April 17, 2013

FRANCE: The Anti-Rich People Rhetoric Of The Socialist French President, François Hollande, Seems To Be Backfiring. The French Cabinet's Riches. LOL!

The Economist
written by Staff
Tuesday April 16, 2013

“I don’t like rich people,” François Hollande famously declared on a French television show a few years ago. When campaigning for the presidency last year, he declared war on the “world of finance”, and promised a top income-tax rate of 75% on the rich. Now his anti-rich people rhetoric seems to be backfiring: seven of his government ministers, as well as his prime minister, are millionaires. This was revealed after tough new disclosure rules obliged the entire cabinet (see picture above) to publish their assets online by April 15th.

Under the new rules, far tougher than the British version, ministers had to declare the value of all their assets, including property, shares and bank accounts. The French are usually discreet about money, and dislike ostentatious displays of wealth. So the rules prompted some discomfort in government, and much delight in the press. Most daily newspapers this morning ran double-page spreads, if not league tables, of wealth. Le Parisien, a popular national daily, splashed across its front page: “38 ministers, 37 houses, 29 flats, 40 cars, 2 boats and 3 bicycles…”

The results revealed a number of surprises. Laurent Fabius, the foreign minister who descends from a family of dealers in antiques and art, declared over €6m ($7.9m) in assets, including a flat in Paris that he valued at €2.7m and two country houses. The lesser-known minister for the elderly, Michèle Delaunay, a former doctor, revealed wealth of €5.2m, including two properties in Bordeaux and two houses on the south-west coast of France. Michel Sapin, the labour minister, owns three country houses as well as farmland, and a flat in Paris, worth a total of over €2m. Even the prime minister, Jean-Marc Ayrault, a former schoolteacher, turned out to be a millionaire, with two properties to his name.

Cécile Duflot, the Green housing minister who makes much of taking public transport to work, owns two cars, neither of them electric. Mr Fabius, despite his asset base, has a €30,000 overdraft. Arnaud Montebourg, the left-wing industry minister who rails against globalisation, owns three properties and a Charles Eames armchair worth €4,300. French Socialist ministers turn out to be enthusiastic collectors of property, but almost none owns any shares.

Mr Hollande devised the new rules in haste as part of an effort to clean up public life after his former budget minister, Jérôme Cahuzac, confessed to lying to parliament about a secret foreign bank account he had held for 20 years. France has until now had some of the least demanding transparency rules for its elected officials, although the value of the president’s assets is made public upon his election. Mr Hollande’s declaration, published last year, includes two flats in Cannes and a house in the south of France, for a total value that he declares of around €1.2m, just under the threshold at which the country’s wealth tax kicks in.
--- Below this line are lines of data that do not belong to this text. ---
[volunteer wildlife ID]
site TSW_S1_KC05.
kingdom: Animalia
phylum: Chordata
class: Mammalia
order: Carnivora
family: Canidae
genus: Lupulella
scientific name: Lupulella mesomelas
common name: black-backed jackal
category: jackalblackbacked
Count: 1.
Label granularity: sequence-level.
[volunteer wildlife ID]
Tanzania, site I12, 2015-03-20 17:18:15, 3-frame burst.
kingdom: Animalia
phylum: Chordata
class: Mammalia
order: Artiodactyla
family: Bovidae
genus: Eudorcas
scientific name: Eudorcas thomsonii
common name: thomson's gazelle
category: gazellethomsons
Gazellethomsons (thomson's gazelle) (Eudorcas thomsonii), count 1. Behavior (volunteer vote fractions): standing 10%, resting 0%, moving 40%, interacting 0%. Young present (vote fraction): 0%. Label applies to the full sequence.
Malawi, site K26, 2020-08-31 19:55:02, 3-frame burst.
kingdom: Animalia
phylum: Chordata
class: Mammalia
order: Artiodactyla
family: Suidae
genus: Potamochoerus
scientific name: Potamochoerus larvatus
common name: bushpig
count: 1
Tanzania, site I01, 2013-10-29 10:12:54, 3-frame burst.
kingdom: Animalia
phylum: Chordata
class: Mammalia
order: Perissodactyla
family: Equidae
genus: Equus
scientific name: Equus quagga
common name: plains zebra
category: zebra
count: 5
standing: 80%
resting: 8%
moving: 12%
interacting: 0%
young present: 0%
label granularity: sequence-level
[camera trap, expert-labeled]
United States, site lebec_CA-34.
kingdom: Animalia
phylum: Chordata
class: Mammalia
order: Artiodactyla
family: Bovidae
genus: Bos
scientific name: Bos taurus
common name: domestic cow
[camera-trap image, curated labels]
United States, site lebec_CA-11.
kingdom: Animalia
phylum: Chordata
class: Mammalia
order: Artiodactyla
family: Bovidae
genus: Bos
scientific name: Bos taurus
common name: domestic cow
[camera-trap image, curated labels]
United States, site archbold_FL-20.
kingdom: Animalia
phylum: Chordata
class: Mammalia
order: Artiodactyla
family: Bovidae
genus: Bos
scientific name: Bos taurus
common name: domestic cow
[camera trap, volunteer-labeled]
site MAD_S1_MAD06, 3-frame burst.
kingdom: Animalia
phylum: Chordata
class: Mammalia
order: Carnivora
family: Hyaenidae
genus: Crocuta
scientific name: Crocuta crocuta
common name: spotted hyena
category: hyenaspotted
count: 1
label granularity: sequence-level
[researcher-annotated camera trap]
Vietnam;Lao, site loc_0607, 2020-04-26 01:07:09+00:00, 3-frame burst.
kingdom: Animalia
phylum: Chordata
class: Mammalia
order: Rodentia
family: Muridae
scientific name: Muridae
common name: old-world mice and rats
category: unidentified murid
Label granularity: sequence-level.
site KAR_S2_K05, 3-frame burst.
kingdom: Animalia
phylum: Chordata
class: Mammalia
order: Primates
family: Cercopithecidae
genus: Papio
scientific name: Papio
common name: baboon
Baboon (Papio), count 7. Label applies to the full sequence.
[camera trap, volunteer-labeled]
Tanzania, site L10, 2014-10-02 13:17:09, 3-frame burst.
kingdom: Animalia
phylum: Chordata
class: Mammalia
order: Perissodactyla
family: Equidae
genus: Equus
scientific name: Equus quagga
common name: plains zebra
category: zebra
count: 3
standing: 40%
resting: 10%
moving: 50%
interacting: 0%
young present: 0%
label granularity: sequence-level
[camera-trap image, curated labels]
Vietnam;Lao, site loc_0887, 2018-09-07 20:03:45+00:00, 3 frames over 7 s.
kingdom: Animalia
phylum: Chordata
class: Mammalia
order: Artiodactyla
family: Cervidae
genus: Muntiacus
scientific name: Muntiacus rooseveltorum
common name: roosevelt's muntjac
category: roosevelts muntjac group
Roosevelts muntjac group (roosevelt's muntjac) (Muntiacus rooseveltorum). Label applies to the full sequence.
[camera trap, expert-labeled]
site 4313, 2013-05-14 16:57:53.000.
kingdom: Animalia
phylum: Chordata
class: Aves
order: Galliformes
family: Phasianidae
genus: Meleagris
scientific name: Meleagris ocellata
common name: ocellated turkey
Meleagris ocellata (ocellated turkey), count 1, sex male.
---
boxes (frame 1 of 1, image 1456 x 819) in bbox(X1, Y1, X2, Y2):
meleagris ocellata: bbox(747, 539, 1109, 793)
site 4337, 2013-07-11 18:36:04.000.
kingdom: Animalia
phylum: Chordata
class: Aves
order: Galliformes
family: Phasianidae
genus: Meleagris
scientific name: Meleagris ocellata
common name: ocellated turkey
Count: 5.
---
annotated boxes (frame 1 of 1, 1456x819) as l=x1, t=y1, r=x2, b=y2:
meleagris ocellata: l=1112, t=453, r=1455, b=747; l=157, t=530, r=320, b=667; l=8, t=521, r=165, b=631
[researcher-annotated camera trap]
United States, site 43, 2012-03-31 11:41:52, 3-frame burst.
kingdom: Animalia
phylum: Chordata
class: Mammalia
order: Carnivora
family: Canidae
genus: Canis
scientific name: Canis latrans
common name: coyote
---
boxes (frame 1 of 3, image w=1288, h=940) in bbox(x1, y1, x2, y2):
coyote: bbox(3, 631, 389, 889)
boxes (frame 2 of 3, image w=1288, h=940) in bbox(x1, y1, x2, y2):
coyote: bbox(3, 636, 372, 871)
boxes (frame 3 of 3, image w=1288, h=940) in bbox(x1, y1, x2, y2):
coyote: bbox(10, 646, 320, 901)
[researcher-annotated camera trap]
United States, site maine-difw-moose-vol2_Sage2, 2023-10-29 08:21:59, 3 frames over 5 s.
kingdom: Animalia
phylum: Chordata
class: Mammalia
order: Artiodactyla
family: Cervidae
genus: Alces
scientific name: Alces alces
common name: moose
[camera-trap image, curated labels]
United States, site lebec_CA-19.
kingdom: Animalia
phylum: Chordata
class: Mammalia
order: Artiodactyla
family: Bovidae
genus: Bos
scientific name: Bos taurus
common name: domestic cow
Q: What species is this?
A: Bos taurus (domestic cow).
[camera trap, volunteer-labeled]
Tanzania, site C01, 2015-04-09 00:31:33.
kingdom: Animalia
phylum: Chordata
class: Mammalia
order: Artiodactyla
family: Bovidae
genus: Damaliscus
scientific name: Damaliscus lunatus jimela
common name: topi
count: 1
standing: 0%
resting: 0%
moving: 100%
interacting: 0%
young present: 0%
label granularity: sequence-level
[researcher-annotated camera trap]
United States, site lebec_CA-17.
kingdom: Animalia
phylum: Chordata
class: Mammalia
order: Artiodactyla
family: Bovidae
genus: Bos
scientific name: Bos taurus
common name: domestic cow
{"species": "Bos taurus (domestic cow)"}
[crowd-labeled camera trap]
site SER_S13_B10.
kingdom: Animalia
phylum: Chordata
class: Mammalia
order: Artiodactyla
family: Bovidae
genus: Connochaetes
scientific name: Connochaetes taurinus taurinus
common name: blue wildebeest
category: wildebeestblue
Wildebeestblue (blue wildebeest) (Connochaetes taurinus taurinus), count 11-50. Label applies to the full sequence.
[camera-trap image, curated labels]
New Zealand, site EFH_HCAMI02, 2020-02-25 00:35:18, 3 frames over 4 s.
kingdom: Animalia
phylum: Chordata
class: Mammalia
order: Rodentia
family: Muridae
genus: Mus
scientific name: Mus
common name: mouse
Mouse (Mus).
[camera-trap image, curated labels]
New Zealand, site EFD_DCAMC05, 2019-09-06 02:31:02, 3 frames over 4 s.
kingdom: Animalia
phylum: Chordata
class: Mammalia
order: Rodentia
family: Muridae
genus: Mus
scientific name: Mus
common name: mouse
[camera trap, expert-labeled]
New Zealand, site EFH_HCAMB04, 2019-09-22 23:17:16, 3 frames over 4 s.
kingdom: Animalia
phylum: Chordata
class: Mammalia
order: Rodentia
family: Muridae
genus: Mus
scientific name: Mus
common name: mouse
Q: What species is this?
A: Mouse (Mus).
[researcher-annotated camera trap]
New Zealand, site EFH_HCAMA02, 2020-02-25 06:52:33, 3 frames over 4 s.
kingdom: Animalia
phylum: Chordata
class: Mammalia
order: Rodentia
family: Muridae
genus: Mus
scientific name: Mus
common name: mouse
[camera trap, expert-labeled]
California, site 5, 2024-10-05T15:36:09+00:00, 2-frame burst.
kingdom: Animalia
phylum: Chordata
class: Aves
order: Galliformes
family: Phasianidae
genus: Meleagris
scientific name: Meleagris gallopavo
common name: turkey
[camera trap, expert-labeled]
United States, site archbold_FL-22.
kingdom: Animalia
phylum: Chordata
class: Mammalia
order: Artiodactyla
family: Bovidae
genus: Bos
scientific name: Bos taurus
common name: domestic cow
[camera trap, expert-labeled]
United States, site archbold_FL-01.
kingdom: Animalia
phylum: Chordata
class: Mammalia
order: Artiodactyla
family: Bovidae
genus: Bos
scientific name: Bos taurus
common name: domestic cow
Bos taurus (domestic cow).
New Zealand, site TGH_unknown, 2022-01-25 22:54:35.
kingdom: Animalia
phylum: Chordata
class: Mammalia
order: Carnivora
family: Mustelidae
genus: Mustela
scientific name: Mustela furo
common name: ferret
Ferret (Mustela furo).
Now Mr Hollande wants to pass a law to extend the disclosure rule to all deputies. This may prove far harder. As it is, some of his rich ministers found the exercise painful. Ms Delaunay described it as an “ordeal”, and said that she was “not a woman of luxury” but had worked hard all her life. Many deputies, on the left and the right, are outraged at the idea of following the ministers’ example. Even Claude Bartolone, the Socialist speaker of parliament, denounced the disclosure rules as “voyeurism” and feared the advent of “paparazzi democracy”. Jean-Luc Mélenchon, of the would-be revolutionary left and neither a minister nor French deputy, mocked the whole process by declaring on his blog his height and weight, stating that he owned no paintings, no car, no yacht and no horses—and that he did not dye his hair.

The real question is whether the new disclosure rules will help to prevent another Cahuzac affair. The former budget minister fell because he lied about his foreign bank account, and this was exposed by Mediapart, an investigative news website, and pursued by investigating judges. So far, the ministers’ declarations have not been verified, although Mr Hollande wants to set up a new body to do so. In the meantime, there is confusion about what the new rules are supposed to achieve. Libération, a left-leaning newspaper, said in an editorial that there is a risk of “confusing wealth with dishonesty”. And the exclusive focus on wealth masks other potential conflicts of interest in a country where many deputies are also civil servants, and more still serve as elected officials at various levels of government simultaneously.